# Metoprolol



## IllusionOfHappiness (Sep 6, 2007)

Got a new med for my racing heart beat, since klonopin would only reduce that at a dose that would knock me right out. Blood pressure's fine. Dose is 25mg (half a tablet twice a day).

Anyone been on this/what were your experiences/etc. etc.

The appointments never end. I have to get my thyroid checked AGAIN.

Oh well, this is a trial and it's not like I have to wait months to know if it's working or not. 2 weeks and I see the doc again.

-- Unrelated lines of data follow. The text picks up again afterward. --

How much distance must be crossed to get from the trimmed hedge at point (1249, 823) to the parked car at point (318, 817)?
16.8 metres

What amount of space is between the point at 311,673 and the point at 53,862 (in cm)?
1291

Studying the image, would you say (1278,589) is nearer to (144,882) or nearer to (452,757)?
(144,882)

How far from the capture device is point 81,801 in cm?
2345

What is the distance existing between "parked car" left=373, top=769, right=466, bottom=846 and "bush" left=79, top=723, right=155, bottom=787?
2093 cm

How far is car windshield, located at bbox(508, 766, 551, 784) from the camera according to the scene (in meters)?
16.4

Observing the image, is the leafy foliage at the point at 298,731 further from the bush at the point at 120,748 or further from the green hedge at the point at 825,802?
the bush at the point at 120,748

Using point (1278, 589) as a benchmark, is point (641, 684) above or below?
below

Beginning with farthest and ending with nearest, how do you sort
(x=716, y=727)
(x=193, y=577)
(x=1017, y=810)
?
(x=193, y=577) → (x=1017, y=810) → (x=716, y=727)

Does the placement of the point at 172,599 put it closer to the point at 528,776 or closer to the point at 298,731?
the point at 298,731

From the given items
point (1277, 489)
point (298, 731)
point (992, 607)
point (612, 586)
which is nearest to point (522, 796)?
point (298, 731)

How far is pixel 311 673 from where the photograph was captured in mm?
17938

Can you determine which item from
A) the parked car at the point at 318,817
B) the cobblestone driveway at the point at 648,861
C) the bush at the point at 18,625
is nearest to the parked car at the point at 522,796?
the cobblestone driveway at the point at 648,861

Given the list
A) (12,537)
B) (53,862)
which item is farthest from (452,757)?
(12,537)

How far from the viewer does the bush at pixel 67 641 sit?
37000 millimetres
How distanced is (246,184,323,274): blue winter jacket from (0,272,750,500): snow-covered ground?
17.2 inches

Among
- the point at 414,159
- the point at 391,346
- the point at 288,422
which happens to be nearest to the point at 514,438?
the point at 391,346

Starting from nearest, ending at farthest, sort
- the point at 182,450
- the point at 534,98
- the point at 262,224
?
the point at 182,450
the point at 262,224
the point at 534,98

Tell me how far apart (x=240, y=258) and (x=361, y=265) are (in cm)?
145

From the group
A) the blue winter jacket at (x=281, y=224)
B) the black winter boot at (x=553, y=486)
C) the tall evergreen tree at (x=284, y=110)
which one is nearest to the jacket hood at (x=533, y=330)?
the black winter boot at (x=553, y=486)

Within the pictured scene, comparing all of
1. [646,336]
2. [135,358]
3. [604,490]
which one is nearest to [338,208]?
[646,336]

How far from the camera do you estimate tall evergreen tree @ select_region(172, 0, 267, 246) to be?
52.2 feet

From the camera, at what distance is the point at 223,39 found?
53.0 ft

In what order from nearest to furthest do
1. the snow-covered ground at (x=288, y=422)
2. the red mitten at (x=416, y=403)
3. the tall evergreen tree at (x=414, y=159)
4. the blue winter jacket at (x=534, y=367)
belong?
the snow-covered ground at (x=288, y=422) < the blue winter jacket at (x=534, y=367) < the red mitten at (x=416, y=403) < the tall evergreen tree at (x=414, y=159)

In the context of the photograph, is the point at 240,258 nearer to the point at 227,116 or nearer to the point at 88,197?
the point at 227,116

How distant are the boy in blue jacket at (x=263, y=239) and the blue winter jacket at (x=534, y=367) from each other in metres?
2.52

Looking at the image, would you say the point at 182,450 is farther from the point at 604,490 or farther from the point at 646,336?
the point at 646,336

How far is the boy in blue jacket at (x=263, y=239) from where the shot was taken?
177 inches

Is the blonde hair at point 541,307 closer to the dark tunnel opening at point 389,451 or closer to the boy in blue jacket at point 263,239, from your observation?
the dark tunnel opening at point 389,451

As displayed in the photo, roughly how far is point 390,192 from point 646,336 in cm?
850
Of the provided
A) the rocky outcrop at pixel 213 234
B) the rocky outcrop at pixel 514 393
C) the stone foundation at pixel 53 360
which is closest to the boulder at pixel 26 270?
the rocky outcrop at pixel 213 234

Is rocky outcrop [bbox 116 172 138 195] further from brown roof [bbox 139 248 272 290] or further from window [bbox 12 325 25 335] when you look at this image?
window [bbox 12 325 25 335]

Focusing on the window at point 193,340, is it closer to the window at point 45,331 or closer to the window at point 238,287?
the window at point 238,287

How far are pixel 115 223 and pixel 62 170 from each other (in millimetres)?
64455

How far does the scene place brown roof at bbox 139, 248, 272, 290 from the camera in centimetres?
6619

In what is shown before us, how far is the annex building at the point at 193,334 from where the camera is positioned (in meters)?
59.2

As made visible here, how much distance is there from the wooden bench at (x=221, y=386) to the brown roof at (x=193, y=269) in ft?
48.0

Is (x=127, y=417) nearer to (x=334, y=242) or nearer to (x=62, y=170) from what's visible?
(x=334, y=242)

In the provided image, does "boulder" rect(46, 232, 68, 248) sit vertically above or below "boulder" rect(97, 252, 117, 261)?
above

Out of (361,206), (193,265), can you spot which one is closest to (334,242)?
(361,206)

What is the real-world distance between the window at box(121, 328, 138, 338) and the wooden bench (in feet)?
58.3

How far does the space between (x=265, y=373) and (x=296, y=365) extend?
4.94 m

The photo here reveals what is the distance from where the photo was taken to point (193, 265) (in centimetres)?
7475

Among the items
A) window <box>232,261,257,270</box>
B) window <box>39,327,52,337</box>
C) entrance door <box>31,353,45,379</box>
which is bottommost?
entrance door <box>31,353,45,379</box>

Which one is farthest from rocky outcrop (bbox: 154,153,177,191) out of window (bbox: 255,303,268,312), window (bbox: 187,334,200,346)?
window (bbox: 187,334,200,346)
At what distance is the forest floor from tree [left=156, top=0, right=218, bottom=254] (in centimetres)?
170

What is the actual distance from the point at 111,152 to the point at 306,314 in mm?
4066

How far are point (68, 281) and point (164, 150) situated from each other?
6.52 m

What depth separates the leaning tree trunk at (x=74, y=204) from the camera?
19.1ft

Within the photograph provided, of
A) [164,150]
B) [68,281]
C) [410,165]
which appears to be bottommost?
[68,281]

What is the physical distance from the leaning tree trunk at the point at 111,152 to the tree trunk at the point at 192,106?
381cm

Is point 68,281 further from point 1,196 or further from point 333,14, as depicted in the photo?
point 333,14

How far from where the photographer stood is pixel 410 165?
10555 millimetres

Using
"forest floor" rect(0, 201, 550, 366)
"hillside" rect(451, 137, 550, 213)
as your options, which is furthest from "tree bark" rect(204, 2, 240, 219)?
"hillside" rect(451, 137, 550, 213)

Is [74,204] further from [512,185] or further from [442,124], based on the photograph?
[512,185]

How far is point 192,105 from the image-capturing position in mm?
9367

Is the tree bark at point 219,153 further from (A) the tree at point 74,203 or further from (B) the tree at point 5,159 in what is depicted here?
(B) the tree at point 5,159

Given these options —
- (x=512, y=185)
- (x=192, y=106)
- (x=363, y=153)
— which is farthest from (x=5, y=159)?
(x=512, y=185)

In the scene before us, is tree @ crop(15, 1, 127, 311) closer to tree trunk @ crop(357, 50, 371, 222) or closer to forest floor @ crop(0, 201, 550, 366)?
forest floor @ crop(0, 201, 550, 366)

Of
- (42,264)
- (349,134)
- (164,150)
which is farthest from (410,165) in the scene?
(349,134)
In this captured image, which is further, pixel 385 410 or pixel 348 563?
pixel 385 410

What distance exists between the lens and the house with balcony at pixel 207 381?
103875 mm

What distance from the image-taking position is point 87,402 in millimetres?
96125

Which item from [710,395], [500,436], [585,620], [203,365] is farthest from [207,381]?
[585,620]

Been a while since I had to check out askapatient.com but I thought this comment was funny:


> I can poop better! for years I couldnt lay a good log! but thanks to Toprol xl I now can bulid a cabin in the woods.


----------



## korey (Apr 25, 2006)

That's a...special comment, I suppose :eek

I take metoprolol (regular ol' Lopressor immediate-release; NOT Toprol XL) as both a way to counter the blood pressure problems that Adderall can cause _and_ my beta blocker of choice to help fight the physical symptoms of anxiety. I started beta blocker usage with Inderal, but it is too cardiac non-selective for an asthmatic like me, so I looked into the cardiac selective beta blockers and narrowed it down to metoprolol or atenolol. I don't remember what made me choose metoprolol over atenolol, but I do remember reading that metoprolol is reportedly better for those with asthma compared to most other beta blockers. I may have read some (most likely unfounded :b) claims that metoprolol has studies behind its potential use in treating social anxiety disorder - that may have been the deciding factor for my choice of metoprolol over atenolol, who knows.

At any rate, metoprolol is much better on my airways than Inderal was. I haven't experienced any asthma exacerbation since starting metoprolol. I take half a 50mg tablet up to twice daily. I think I remember reading that cardiac selective beta blockers become less cardiac selective at higher doses, so I tend to stay in the shallow end of the metoprolol swimming pool (nobody likes an asthma attack!) As for effectiveness, metoprolol works just fine. It is not as useful as Inderal was for vascular headache treatment/prevention, but eh, beggars can't be choosers, I suppose.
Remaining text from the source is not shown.